Flybe: Były akcjonariusz chce wskrzesić upadłe linie
Upadły na początku roku brytyjski przewoźnik ma szansę ponownie wzbić się w powietrze już w 2021 r. Cypryjski inwestor jest w trakcie przejmowania aktywów pozostałych po Flybe.
Reklama
Flybe to brytyjskie regionalne linie lotnicze, które zakończyły działalność w marcu 2020 r. – wschodząca fala koronawirusa i związany z nią gwałtowny spadek popytu na podróże lotnicze ostatecznie spowodowały upadłość, jednak przewoźnik już od lat znajdował się w złej sytuacji finansowej.

Cyrus Capital prowadzi obecnie rozmowy z Ernst & Young (EY) – globalną firmą świadczącą usługi w zakresie przeprowadzania i nadzorowania upadłości, która od marca zajmuje się Flybe. To właśnie w rękach EY znajdują się teraz aktywa pozostałe po przewoźniku. W projekt ma zostać zaangażowana ponadto była kadra managerska Flybe.

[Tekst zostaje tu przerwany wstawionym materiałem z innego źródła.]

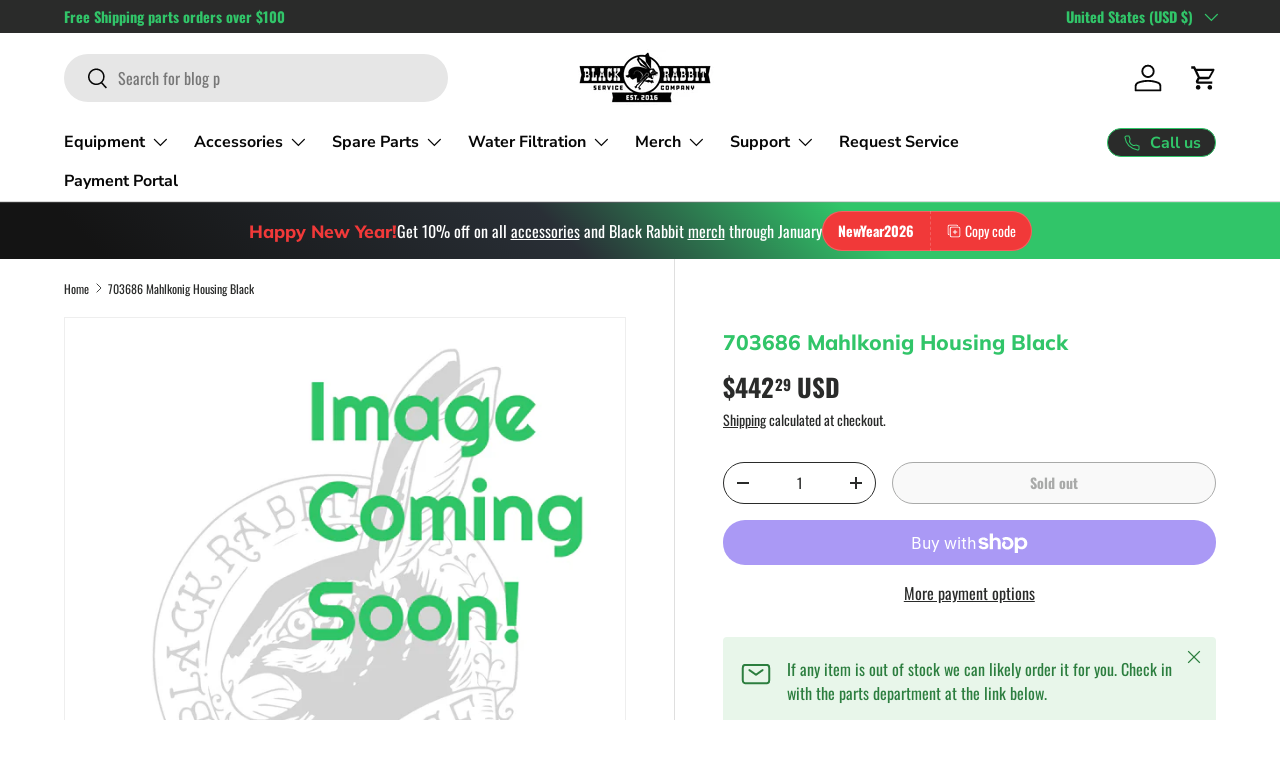

--- FILE ---
content_type: application/javascript; charset=utf-8
request_url: https://plugin.approvepayments.com/plugin/4.0/loader/eyJpdiI6Ik5IXC9LN05JbjQ5czNnc2hxcm9UamNnPT0iLCJ2YWx1ZSI6IlhjeVwvb3BITU52UHJrUnpaWGsrVFBRPT0iLCJtYWMiOiJmYTdlNWQ4MjAyOGNlMDcyMWI4MGFiYWJlMTYyZjFkMzBjZjBiOTFiOGY1MzJiMjVkYjViNTBlNDhkYWQwMzk5In0=?lv=3&acfmt=1768595015&pfmt=1768595015
body_size: 2806
content:
window.kwipped_approve=window.kwipped_approve||{};window.kwipped_approve.approve_id=window.kwipped_approve?.approve_id||'eyJpdiI6Ik5IXC9LN05JbjQ5czNnc2hxcm9UamNnPT0iLCJ2YWx1ZSI6IlhjeVwvb3BITU52UHJrUnpaWGsrVFBRPT0iLCJtYWMiOiJmYTdlNWQ4MjAyOGNlMDcyMWI4MGFiYWJlMTYyZjFkMzBjZjBiOTFiOGY1MzJiMjVkYjViNTBlNDhkYWQwMzk5In0=';(function(){if(document.readyState!=='loading'){initApprovePlugin()}else{document.addEventListener('DOMContentLoaded',function(){initApprovePlugin()})}
function initApprovePlugin(){var b=document.getElementsByTagName('body')[0];var s=document.createElement('script');s.type='text/javascript';s.src='https://api.kwipped.com/approve/plugin/3.0/approve_core.js?1768595015';b.appendChild(s);s=document.createElement('script');s.type='text/javascript';s.src='https://api.kwipped.com/approve/plugin/3.0/approve_plugin.js?1768595015';b.appendChild(s);if(window.location.host!='www.kwipped.com'&&window.location.host!='dev.kwipped.com'){s=document.createElement('script');s.type='text/javascript';s.src='https://www.kwipped.com/approve/plugin_client_code/'+window.kwipped_approve.approve_id;b.appendChild(s);s=document.createElement('script');s.type='text/javascript';s.src='https://www.kwipped.com/approve/plugin_client_button_code/'+window.kwipped_approve.approve_id;b.appendChild(s)}}})()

Cypryjski fundusz inwestycyjny chce wznowienia lotów komercyjnych już w połowie przyszłego roku, jednak ten termin jest zależy od wzrostu popytu na usługi lotnicze. Przed upadkiem Flybe była największą regionalną linią lotniczą w Europie, przewożącą około 9 mln pasażerów rocznie. Przewoźnik obsługiwał ok. 40 proc. lotów krajowych wewnątrz Wielkiej Brytanii. Pewne jest, że Flybe 2.0 ma działać także w Wielkiej Brytanii, ale w o wiele mniejszej skali, co ma znacznie ułatwić osiągnięcie rentowności. Nie wiadomo czy zachowana zostanie dawna nazwa.